The Dynamic Associations Between Cortical Thickness and General Intelligence are Genetically Mediated

Abstract

The neural substrates of intelligence represent a fundamental but largely uncharted topic in human developmental neuroscience. Prior neuroimaging studies have identified modest but highly dynamic associations between intelligence and cortical thickness (CT) in childhood and adolescence. In a separate thread of research, quantitative genetic studies have repeatedly demonstrated that most measures of intelligence are highly heritable, as are many brain regions associated with intelligence. In the current study, we integrate these 2 streams of prior work by examining the genetic contributions to CT-intelligence relationships using a genetically informative longitudinal sample of 813 typically developing youth, imaged with high-resolution MRI and assessed with Wechsler Intelligence Scales (IQ). In addition to replicating the phenotypic association between multimodal association cortex and language centers with IQ, we find that CT-IQ covariance is nearly entirely genetically mediated. Moreover, shared genetic factors drive the rapidly evolving landscape of CT-IQ relationships in the developing brain.

Trial registration: ClinicalTrials.gov NCT00001246.

Keywords: MRI; cortical thickness; genetics; intelligence; neurodevelopment.

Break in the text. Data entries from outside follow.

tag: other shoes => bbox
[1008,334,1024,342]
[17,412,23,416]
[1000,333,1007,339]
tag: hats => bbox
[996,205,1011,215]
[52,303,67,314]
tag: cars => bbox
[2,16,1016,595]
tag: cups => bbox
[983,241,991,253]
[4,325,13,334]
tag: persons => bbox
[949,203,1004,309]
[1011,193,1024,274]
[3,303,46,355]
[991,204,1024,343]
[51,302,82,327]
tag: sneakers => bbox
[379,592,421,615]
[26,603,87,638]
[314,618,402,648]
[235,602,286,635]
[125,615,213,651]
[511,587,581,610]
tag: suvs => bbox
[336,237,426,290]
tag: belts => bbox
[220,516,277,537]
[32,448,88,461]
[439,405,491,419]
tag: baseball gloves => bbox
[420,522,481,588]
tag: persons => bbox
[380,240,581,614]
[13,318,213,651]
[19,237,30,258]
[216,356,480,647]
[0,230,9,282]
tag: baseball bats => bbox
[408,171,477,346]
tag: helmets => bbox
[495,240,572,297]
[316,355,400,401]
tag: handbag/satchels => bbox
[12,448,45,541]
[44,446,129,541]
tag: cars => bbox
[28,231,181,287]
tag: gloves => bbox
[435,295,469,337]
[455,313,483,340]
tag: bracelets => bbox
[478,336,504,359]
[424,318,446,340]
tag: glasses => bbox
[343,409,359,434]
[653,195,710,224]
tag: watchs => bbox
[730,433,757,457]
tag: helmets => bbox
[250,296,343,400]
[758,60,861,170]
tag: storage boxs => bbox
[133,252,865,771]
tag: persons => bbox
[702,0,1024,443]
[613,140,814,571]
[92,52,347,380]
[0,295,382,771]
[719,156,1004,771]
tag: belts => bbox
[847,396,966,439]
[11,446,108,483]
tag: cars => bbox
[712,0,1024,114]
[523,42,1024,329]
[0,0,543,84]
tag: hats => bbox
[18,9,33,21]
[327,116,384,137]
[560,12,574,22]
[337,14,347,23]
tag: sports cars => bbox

© The Author(s) 2019. Published by Oxford University Press. All rights reserved. For Permissions, please e-mail: journals.permissions@oup.com.

Figures

Figure 1.

Age distribution of the sample. Each point represents a high-resolution MRI, with connected points indicating data from the same subject. Subjects are color-coded based on study group (MZ = red, DZ = green, siblings of twins = blue, singletons = black).

Figure 2.

Simplified path diagram. Rectangles denote observed measures of full scale IQ and cortical thickness (measured at up to 8 timepoints), with circles indicating latent variables. Changes with time are modeled with a latent growth curves, allowing for both linear and nonlinear effects with age. Variance and CT–IQ covariance were decomposed into genetic (A), environmental (E), and error (ε) components. Paths in red were constrained to unity, green paths were defined as age at timepoint i, purple paths were set to age2 at timepoint i, and α represents the degree of kinship between 2 family members. The remaining paths were freely estimated. The paths in blue contribute to genetically mediated CT–IQ covariance. While only 2 related individuals are shown, the model included up to 5 members per family.

Figure 3.

FDR-corrected probability maps of CT–IQ covariance. Main effects of phenotypic, genetic, and environmental factors on CT–IQ covariance, as well as effects of genetic and environmental factors on changes in covariance over time. Similar maps with discrete significance thresholds are also provided in Figure S1.

Figure 4.

Dynamic changes between cortical thickness and full scale IQ over childhood and adolescence. Maximum likelihood estimates of the phenotypic correlation (rP), genetic correlations (rG), and the genetic contribution to covariance (pcorG) shown for ages 6–17. Changes with time can be viewed dynamically in the Supplementary Movies. Additional views are also provided in Figure S1.

Figure 5.

Genetics of adult cortical thickness and cognition in the Human Connectome Project (HCP) dataset. Heritability of cortical thickness (a2) and corresponding FDR-corrected probability maps (pa2) are provided, as well as the genetic correlation (rG) and genetic contribution to covariance (pcorG) between cortical thickness and the NIH Toolbox construct of total cognition; genetic covariances were not statistically significant after correction for multiple testing.